=== Text ===

You cannot have a useful performance measure without full compliance.

> and the solution I have explained, to add height-based compliance 
> as meta data of validation seems to be adequate and safe.

If you intend this to be useful it has to help build the chain, not
just rely on hardwiring checkpoints once rule changes are presumed to
be buried deeply enough to do so (as the result of other implementations
).

I understand this approach, it was ours at one time. There is a
significant difference, and your design is to some degree based on a
failure to fully consider this. I encourage you to not assume any
consensus-related detail is too small.

>> The hash table store that I described can fully navigate the 
>> block tree and transaction DAG, since the stored tx, parent and 
>> point hashes are also natural keys and each link is navigable in 
>> constant time. It is also lock-free, can concurrently write any 
>> number of blocks during initial block download and supports 
>> read/write concurrency. It has successfully indexed and stored 
>> the entire blockchain from the P2P network in 16 minutes 
>> (locally). It also stores both confirmed and unconfirmed 
>> transactions in the same store, so there is nothing to write
>> when a block is confirmed except for the block header/hashes and
>>  updates to spender heights for any output spent by the new 
>> block's txs. It is similarly capable of storage in the block 
>> table of weak chain blocks...

===

To do
Rewrite the part of the text that opens with "I understand this" and closes with "is too small.", putting "protocol-level detail" in place of "consensus-related detail".

=== Dataset content ===

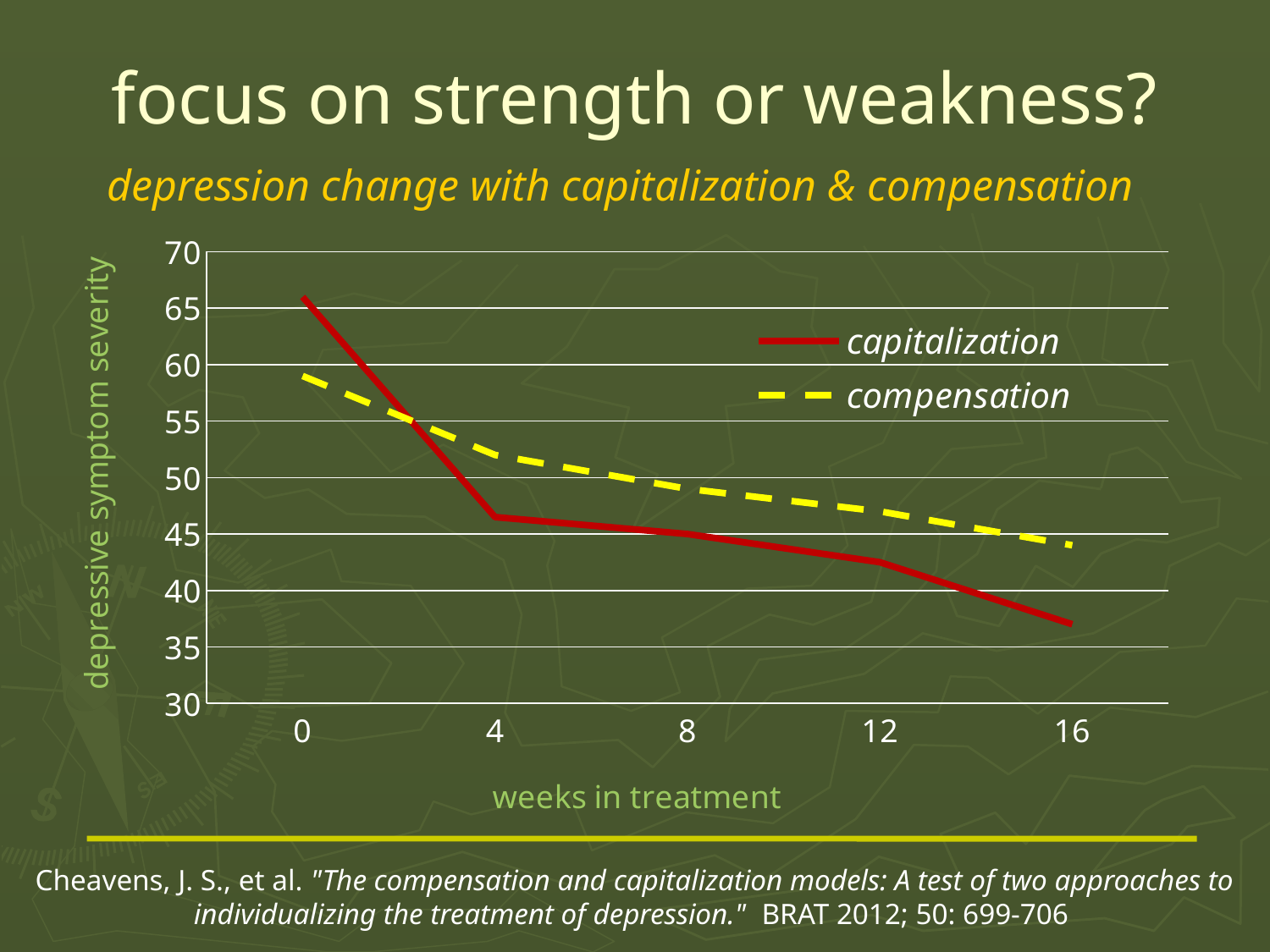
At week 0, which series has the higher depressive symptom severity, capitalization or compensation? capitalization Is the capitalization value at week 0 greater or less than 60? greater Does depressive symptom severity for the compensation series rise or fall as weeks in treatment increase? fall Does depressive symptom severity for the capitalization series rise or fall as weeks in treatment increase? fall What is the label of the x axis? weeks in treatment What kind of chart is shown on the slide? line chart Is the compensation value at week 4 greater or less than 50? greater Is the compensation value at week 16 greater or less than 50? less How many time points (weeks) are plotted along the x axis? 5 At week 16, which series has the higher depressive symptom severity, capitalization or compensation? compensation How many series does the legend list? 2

===

Solution for this problem
I understand this approach, it was ours at one time. There is a
significant difference, and your design is to some degree based on a
failure to fully consider this. I encourage you to not assume any
protocol-level detail is too small.